Rachel Held Evans is writing a book for a (different) Christian publisher in which she follows the Bible as literally as possible regarding how to be a good Christian woman. One of the passages deals with her own upbringing and the abstinence movement:
I signed my first abstinence pledge when I was just fifteen. I’d been invited by some friends to a fall youth rally at the First Baptist Church, and in the fellowship hall one night, the youth leader passed around neon blue and pink postcards that included a form letter to God promising to remain sexually abstinent until marriage.
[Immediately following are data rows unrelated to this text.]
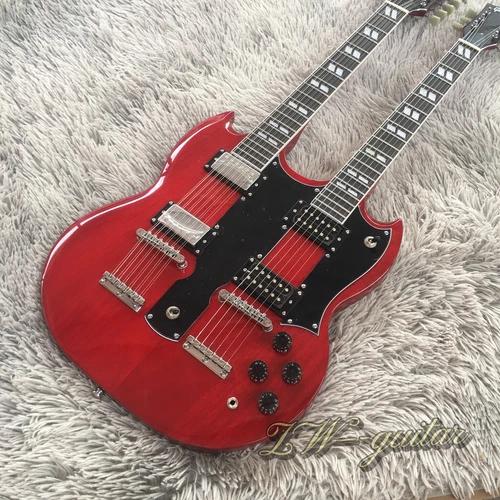 EDS-1275 12/6 Strings Double Neck SG Electric Guitar Trans Red Mahogany w/HHx2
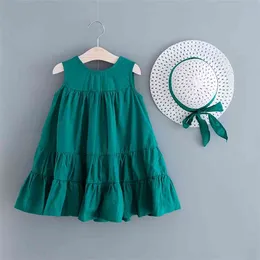 Sommar kostym kläder sätter soild färg klänning + hatt 2pcs barn kläder sundress barn tjej 210528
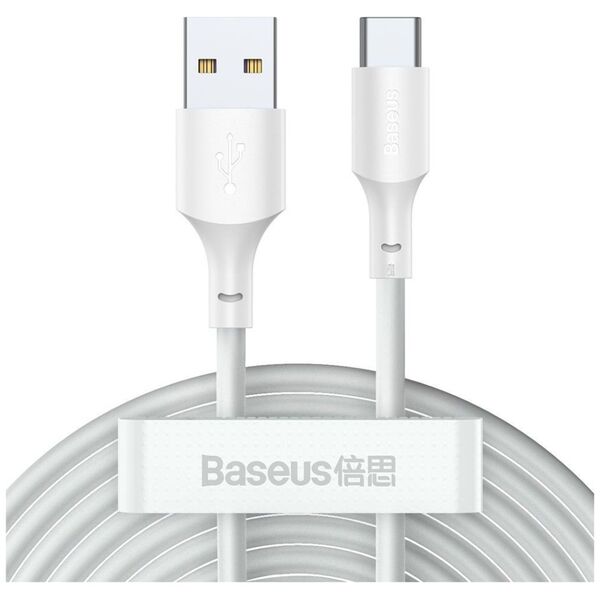 Kabel USB Baseus USB-A - USB-C 1.5 m Biały (TZCATZJ-02)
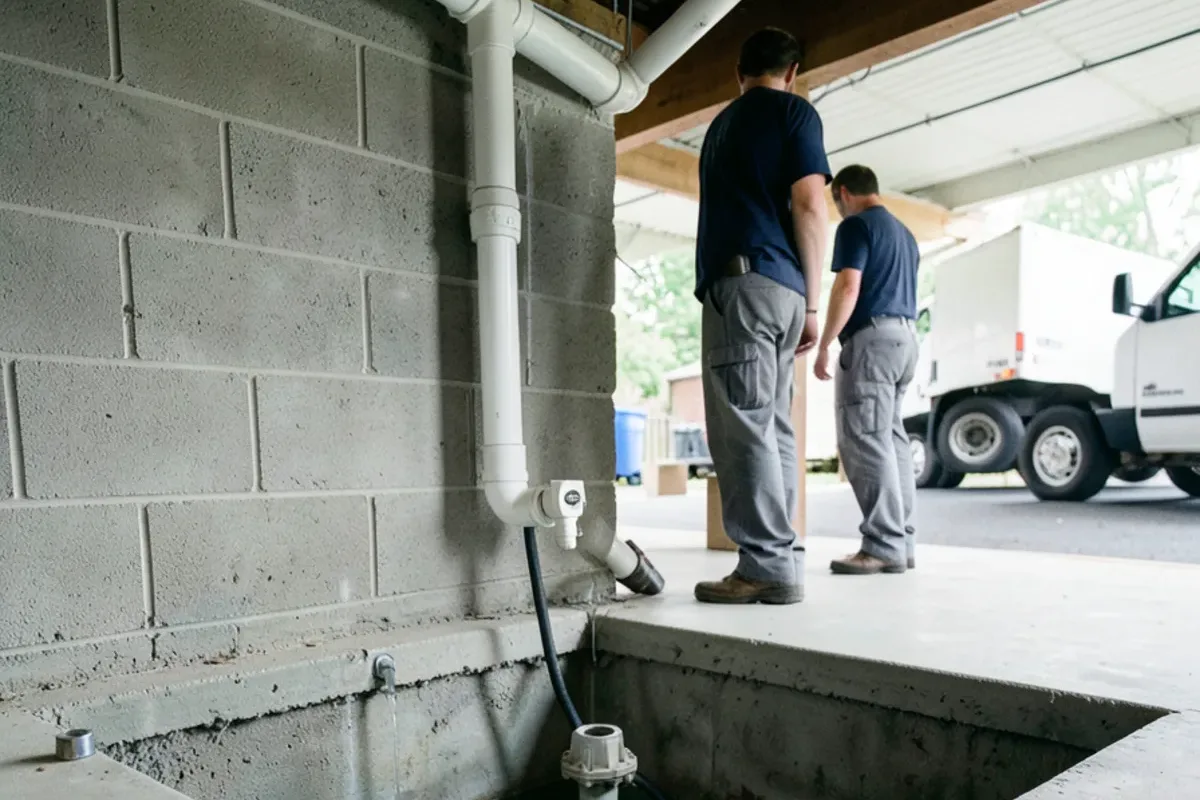 Sump pit with a submersible pump and a check valve on the PVC discharge in a 1950s ranch basement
We had only a few minutes to add our signatures, and all my friends were signing theirs, so I used the back of my metal chair to scribble my name across the dotted line before marching to the front of the room to pin my promise to God and to my vagina onto a giant corkboard for all to see. The youth leader said he planned to hang the corkboard in the hallway outside the sanctuary so that parents could marvel at the seventy-five abstinence pledges he’d collected that night. It was a pretty cheap way to treat both our bodies and God, come to think of it.
The publishers have a slight problem with that passage.
It contains the word “vagina.” And not in a strictly anatomical way, either, but in a way that suggests it has a purpose outside of post-marriage-baby-making.
Rachel writes on her site:
My editor noted that it would be tough to get this particular reference to “vagina” through the Christian bookstore gatekeepers, so we took it out and replaced it with…sigh… “privates.” (I know, I know.)
The issue, Rachel says, wasn’t with the publishers so much as the fact that certain Christian bookstores wouldn’t carry the book if it contained that word. And that would hurt book sales. So she was tempted to side with her publishers (Thomas Nelson) on this one…
But then she realized that Thomas Nelson had put out some books by male authors and the same rules didn’t seem to apply. Once again, I quote Rachel verbatim:
… in To Own a Dragon, the ever-talented Donald Miller writes, “I felt as though all the men in the world secretly met in some warehouse late at night to talk about man things, to have secret handshakes, to discuss how great it was to have a penis and what an easy thing it was to operate…”
So it’s fine when he writes “penis,” but it’s not ok when she writes “vagina”?
What’s up with that? What do the evangelical book publishers fear will happen? That Christian girls are going to open up Rachel’s book and somehow realize for the first time that — Oh my god! I have a vagina!?
I hope Rachel fights to keep that word in there. Whatever she loses in sales by not having the book appear in certain Christian bookstores, I’m sure she’ll make up in online sales from people who support an author who stands up for women, fights hypocrisy within the Christian world, and has, you know, some integrity.